━━ Given records ━━

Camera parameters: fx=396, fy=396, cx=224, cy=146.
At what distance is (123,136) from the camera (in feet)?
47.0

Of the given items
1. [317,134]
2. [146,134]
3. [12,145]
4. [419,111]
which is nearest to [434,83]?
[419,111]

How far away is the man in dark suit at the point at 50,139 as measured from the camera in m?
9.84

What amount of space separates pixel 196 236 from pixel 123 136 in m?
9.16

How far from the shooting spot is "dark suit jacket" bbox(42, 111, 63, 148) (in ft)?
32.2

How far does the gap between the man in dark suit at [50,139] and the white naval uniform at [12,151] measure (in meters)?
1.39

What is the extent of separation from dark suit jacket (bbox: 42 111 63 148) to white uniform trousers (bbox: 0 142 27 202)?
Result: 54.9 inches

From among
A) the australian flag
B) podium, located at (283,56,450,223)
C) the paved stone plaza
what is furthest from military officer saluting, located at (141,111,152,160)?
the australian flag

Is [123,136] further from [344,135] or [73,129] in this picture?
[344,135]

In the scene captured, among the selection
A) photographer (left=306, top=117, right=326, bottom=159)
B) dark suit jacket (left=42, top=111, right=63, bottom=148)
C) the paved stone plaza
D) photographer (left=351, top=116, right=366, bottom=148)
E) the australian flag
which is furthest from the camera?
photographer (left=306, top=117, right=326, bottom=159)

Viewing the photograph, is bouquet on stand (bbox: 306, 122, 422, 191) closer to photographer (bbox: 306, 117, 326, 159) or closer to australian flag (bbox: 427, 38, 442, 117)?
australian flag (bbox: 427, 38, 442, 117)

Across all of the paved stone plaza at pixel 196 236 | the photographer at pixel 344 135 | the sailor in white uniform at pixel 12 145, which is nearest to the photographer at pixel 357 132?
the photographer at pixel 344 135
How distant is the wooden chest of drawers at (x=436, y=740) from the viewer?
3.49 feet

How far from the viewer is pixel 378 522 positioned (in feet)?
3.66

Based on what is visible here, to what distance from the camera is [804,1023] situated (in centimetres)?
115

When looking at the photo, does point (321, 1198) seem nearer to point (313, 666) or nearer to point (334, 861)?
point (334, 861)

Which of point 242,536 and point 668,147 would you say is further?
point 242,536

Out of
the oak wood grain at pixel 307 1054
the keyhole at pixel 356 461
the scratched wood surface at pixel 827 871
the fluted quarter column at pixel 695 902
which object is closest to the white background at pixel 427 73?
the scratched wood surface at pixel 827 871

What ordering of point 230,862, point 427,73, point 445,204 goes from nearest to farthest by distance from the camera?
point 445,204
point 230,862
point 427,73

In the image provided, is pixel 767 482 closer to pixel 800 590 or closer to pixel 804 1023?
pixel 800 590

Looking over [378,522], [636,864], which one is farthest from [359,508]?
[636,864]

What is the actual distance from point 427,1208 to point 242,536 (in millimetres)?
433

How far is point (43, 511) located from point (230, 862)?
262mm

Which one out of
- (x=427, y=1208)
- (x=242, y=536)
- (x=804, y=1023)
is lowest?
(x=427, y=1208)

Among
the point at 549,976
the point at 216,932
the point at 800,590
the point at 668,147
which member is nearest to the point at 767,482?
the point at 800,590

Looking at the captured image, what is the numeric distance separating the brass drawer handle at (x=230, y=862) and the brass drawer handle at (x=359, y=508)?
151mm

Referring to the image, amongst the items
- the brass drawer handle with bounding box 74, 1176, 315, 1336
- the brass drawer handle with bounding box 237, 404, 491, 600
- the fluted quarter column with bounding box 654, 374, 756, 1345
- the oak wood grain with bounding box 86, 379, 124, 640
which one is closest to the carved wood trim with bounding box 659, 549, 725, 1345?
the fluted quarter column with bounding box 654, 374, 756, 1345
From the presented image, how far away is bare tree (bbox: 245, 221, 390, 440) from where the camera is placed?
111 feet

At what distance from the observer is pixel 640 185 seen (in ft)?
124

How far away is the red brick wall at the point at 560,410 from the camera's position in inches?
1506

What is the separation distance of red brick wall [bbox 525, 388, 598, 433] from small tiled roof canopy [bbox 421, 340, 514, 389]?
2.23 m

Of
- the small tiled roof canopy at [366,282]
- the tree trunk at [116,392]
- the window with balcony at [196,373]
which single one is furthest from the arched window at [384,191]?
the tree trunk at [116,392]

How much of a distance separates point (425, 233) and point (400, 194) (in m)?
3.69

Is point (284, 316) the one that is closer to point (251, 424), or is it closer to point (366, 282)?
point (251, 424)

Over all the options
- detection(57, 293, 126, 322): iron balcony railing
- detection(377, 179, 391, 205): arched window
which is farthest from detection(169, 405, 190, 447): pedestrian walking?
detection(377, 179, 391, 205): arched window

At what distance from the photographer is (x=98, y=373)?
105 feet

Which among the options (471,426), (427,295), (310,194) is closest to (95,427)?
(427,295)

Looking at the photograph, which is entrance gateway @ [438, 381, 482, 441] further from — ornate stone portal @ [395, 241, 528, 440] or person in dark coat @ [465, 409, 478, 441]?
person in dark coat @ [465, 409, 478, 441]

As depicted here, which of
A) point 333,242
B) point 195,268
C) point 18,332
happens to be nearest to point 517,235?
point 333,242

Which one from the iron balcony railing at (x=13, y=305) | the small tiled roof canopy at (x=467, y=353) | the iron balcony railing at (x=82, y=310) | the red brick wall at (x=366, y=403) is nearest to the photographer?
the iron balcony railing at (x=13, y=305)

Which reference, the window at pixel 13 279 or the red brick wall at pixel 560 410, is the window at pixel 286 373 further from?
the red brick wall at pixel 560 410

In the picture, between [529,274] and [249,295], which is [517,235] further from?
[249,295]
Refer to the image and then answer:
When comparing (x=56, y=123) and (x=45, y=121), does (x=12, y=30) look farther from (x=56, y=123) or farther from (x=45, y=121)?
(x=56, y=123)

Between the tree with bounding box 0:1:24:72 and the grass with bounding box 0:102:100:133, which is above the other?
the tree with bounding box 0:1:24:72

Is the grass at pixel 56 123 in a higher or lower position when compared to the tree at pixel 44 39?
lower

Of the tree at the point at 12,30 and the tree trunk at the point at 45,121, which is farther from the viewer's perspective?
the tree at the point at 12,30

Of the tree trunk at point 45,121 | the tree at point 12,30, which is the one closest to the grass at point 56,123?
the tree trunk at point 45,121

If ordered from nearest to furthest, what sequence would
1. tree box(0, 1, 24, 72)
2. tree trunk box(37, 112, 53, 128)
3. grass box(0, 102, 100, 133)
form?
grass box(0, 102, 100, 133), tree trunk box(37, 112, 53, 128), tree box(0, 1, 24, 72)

━━━
━━ Given records ━━

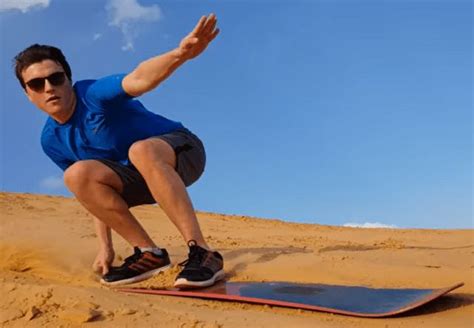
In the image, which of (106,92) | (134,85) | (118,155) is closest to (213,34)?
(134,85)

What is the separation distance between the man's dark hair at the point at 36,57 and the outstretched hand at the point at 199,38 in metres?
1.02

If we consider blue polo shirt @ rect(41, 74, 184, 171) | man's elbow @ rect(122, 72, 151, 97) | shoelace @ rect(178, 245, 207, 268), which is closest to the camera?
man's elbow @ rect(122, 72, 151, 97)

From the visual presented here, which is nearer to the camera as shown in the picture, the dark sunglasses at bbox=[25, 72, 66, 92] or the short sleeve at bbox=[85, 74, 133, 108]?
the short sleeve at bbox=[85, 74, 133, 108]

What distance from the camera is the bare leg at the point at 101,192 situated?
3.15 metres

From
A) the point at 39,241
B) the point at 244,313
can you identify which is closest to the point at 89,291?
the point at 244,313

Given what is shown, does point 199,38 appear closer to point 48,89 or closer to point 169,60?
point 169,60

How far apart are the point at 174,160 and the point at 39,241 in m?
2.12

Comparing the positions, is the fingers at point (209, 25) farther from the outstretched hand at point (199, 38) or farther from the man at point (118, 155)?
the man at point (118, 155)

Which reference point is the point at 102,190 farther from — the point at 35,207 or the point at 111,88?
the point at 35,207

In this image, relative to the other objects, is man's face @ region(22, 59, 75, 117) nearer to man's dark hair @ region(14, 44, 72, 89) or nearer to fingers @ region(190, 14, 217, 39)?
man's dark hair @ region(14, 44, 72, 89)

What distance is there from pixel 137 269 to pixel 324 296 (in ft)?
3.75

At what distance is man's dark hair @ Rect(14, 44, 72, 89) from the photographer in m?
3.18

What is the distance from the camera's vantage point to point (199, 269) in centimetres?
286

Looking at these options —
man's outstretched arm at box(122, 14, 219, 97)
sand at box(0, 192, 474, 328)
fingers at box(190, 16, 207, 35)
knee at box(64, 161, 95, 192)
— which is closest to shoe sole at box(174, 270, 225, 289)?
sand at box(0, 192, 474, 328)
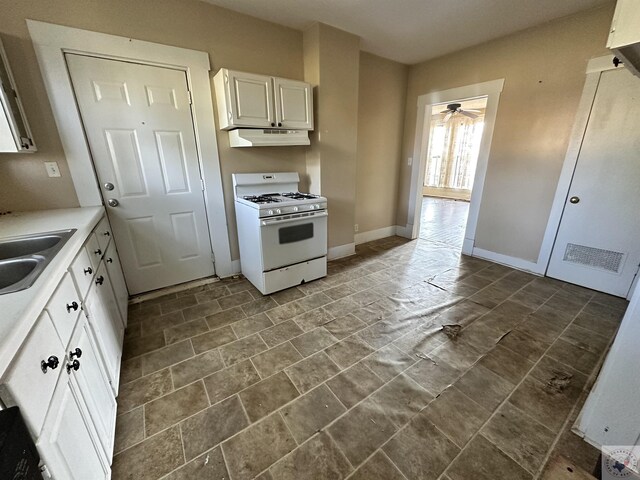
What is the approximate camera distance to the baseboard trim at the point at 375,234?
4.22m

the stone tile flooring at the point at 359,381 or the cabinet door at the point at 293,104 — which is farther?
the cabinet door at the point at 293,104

━━━

§ **Goal**: Find every line in the rows above that contains the word "uniform", and copy each of those lines.

§ **Full response**:
How far does the gap between the man in dark suit at [50,139] and the white naval uniform at [12,151] measure (in meters)?
What is the extent of separation from dark suit jacket (bbox: 42 111 63 148) to white uniform trousers (bbox: 0 142 27 202)?
Across all of the paved stone plaza at pixel 196 236 | the photographer at pixel 344 135 | the sailor in white uniform at pixel 12 145, which is nearest to the photographer at pixel 357 132?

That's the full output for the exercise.